Opdrachten:
1. Waarvan is zwaartekracht volgens de tekst over veldspanning een gevolg?
2. Hervat de tekst over veldspanning na de laatste zin en schrijf hem verder.

Gegeven tekst:

■ ■ ■

Ruimte en tijd zelf ontstaan ook niet vóór deze projectie. Ze zijn er alleen als gevolg van. De veldmetriek, dus de manier waarop iets ruimtelijk of tijdelijk wordt ervaren, ontstaat uit de correlatie van veldspanningen:
gμν(x) ∼ ⟨Ψ ∣ ∇Φ ⊗ ∇Φ ∣ Ψ⟩
Zwaartekracht is dus geen gevolg van massa, maar van veldincoherentie. Waar spanning intern oploopt, buigt de ruimtetijd mee. En als de spanning te groot wordt, ontstaat een singulariteit. Niet omdat er ‘oneindige dichtheid’ zou zijn, maar omdat het veld op die plek zijn projectierichting verliest.
En materie? Materie is niets anders dan gestolde veldspanning. Een plaats waar ∇Φ lokaal wordt vastgehouden — niet opgelost, niet afgevoerd, maar verankerd. Iets dat ‘gewicht’ krijgt omdat het spanning vasthoudt. Vandaar dat alle massa verdwijnt als coherentie stijgt: bij maximale λ lost materie op in veld. Dit is niet hypothetisch, maar precies wat beschreven wordt bij spontane remissie, bij ‘lichte lichamen’, bij uittredingservaringen en bij transformaties die medisch niet verklaarbaar zijn.

■ ■ ■

Opgeslagen gegevens:

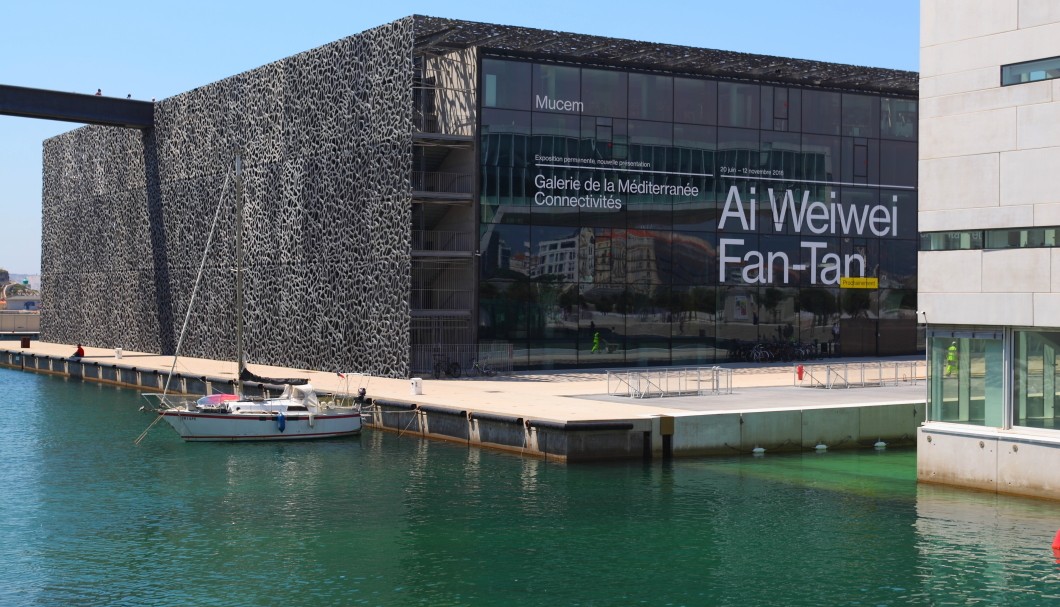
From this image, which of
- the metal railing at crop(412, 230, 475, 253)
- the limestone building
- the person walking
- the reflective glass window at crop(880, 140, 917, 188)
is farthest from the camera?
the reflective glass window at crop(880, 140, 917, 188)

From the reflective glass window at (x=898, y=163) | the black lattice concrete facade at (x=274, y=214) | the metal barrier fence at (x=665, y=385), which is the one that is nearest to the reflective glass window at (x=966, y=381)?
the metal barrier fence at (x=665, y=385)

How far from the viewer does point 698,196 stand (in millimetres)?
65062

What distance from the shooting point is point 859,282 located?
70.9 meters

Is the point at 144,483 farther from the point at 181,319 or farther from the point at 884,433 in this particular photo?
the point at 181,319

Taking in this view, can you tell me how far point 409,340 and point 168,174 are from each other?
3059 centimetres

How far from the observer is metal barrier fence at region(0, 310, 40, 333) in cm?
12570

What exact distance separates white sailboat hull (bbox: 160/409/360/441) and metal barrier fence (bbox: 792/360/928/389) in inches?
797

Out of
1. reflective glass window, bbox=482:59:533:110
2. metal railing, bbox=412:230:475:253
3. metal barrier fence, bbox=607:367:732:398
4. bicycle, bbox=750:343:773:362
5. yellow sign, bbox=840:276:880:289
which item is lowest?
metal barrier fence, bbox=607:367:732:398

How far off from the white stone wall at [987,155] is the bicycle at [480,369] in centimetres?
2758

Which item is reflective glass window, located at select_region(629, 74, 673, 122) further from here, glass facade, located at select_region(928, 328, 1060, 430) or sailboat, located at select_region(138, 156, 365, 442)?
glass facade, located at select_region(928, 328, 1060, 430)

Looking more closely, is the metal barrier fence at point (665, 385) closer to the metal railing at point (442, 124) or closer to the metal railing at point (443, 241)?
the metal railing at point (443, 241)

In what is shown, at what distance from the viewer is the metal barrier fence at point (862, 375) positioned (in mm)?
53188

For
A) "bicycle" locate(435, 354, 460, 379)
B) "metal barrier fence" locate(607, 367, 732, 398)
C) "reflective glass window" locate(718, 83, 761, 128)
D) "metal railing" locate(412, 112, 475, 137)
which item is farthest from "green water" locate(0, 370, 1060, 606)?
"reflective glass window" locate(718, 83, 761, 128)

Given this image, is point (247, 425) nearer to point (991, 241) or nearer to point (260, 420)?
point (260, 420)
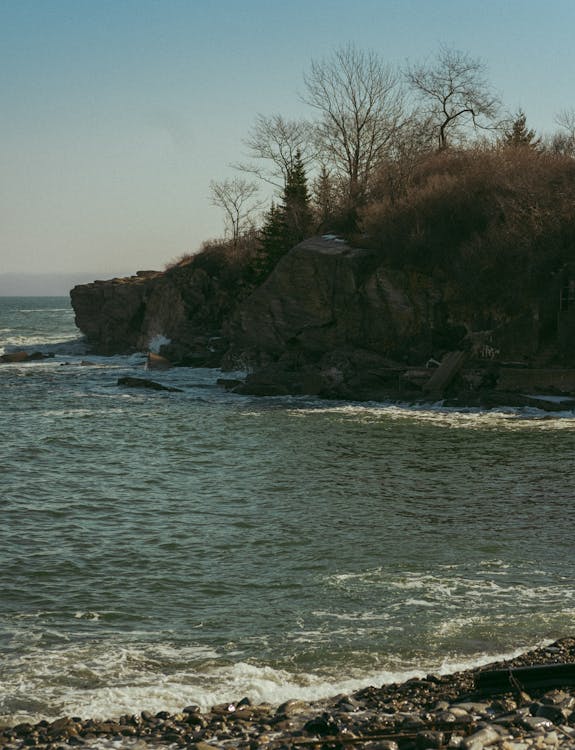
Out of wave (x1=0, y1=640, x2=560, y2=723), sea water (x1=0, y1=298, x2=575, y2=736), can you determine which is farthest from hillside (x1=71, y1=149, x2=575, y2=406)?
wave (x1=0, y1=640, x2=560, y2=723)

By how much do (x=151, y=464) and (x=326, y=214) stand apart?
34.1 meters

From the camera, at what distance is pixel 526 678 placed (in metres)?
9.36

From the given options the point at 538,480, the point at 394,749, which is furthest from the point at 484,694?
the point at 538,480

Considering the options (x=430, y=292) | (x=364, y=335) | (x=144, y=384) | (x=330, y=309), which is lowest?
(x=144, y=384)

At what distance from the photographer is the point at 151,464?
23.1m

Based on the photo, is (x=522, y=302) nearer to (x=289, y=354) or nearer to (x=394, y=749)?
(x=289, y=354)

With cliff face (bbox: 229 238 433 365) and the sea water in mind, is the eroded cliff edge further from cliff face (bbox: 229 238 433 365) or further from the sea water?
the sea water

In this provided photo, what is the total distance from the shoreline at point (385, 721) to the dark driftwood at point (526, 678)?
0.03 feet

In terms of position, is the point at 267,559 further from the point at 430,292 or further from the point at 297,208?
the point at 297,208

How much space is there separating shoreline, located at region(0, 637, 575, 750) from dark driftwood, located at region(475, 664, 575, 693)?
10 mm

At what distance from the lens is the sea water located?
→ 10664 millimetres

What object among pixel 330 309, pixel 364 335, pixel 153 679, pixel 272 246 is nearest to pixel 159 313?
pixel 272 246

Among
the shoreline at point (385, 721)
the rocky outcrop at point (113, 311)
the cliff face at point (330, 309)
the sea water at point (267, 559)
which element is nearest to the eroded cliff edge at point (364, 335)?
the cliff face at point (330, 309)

■ ■ ■

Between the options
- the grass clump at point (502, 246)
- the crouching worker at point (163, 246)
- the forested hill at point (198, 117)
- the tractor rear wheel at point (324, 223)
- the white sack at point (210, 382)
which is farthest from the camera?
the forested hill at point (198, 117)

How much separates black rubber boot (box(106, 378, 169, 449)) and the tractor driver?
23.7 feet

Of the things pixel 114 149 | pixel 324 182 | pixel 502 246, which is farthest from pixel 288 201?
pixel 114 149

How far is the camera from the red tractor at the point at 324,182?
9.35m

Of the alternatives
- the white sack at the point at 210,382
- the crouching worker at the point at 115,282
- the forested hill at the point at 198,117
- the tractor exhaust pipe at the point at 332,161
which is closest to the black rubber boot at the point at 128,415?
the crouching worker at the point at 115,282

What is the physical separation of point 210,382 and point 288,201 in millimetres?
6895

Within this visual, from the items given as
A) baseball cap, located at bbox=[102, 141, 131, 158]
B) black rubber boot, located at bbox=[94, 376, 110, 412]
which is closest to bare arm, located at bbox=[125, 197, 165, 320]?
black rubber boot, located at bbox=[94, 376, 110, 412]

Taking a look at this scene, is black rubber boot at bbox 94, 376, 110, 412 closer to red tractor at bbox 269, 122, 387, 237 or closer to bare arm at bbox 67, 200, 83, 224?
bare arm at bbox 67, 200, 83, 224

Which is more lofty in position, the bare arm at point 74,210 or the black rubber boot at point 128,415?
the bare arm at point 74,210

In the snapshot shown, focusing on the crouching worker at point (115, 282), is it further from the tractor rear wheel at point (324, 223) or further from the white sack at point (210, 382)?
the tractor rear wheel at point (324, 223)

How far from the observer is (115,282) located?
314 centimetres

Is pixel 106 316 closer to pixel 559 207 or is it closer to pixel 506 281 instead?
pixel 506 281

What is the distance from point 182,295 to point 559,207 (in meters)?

■ ■ ■

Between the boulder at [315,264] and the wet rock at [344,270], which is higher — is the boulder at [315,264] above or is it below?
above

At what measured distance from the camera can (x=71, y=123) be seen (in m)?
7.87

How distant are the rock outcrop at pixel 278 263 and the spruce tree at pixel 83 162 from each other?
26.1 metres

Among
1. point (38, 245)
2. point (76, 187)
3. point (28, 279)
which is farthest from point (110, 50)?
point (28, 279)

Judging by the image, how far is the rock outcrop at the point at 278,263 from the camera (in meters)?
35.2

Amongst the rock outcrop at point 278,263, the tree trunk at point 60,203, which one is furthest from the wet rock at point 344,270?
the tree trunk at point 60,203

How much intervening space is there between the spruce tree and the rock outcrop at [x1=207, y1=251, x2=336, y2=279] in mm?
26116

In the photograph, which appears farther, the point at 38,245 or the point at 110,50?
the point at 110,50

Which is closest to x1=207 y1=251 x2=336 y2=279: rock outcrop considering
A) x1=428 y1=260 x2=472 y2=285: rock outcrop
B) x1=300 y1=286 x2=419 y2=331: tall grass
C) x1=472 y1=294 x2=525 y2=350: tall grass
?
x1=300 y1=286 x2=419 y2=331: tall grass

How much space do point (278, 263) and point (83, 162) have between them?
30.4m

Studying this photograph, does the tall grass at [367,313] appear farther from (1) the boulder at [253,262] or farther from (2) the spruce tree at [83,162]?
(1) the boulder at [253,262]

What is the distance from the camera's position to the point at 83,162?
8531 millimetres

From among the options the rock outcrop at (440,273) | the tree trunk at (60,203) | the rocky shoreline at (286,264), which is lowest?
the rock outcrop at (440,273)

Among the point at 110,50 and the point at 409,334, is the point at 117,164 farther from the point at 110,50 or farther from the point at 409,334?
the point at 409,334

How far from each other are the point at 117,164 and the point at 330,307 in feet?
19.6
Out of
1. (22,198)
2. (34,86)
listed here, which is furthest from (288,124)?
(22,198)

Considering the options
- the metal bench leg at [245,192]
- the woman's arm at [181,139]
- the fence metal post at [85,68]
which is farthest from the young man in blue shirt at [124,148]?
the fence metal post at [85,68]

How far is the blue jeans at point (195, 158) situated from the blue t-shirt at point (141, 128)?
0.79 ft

■ ■ ■

Antwoorden op volgorde:
1. Zwaartekracht is een gevolg van veldincoherentie, niet van massa.

2.
Maar hoe weten we dat dit klopt? Kunnen we het meten?
Nog niet volledig. Het wiskundige raamwerk is er: H, Ψ, ∇Φ, Ω, λ. Maar er zijn nog geen directe sensoren voor deze velden. Er is ook nog geen operationele metriek voor veldafstand tussen toestanden in H. En realtime-modulatie μ(Ψ(t)) kunnen we enkel indirect volgen — via HRV, EEG, coherentie in gedrag of systeemdynamiek. Daarom wordt er in het Noöhedron-model ook gewerkt met symbolische resonantie: de tijdelijke benadering waarin externe stabiele velden (zoals het zonnestelsel) gebruikt worden als structurele spiegel. Dat is geen astrologie, maar een fysische resonantie-aanpak: Ψ(t) wordt afgestemd op stabiele vectorstructuren Si volgens:
μ(Ψ) = f(Res[Ψ(t), Si])
Het zonnestelsel functioneert dan als coherentiereferentie, omdat het al miljarden jaren in stabiele veldstructuur draait. Zo wordt incarnatie gedefinieerd als veldresonantie, niet als biologisch toeval.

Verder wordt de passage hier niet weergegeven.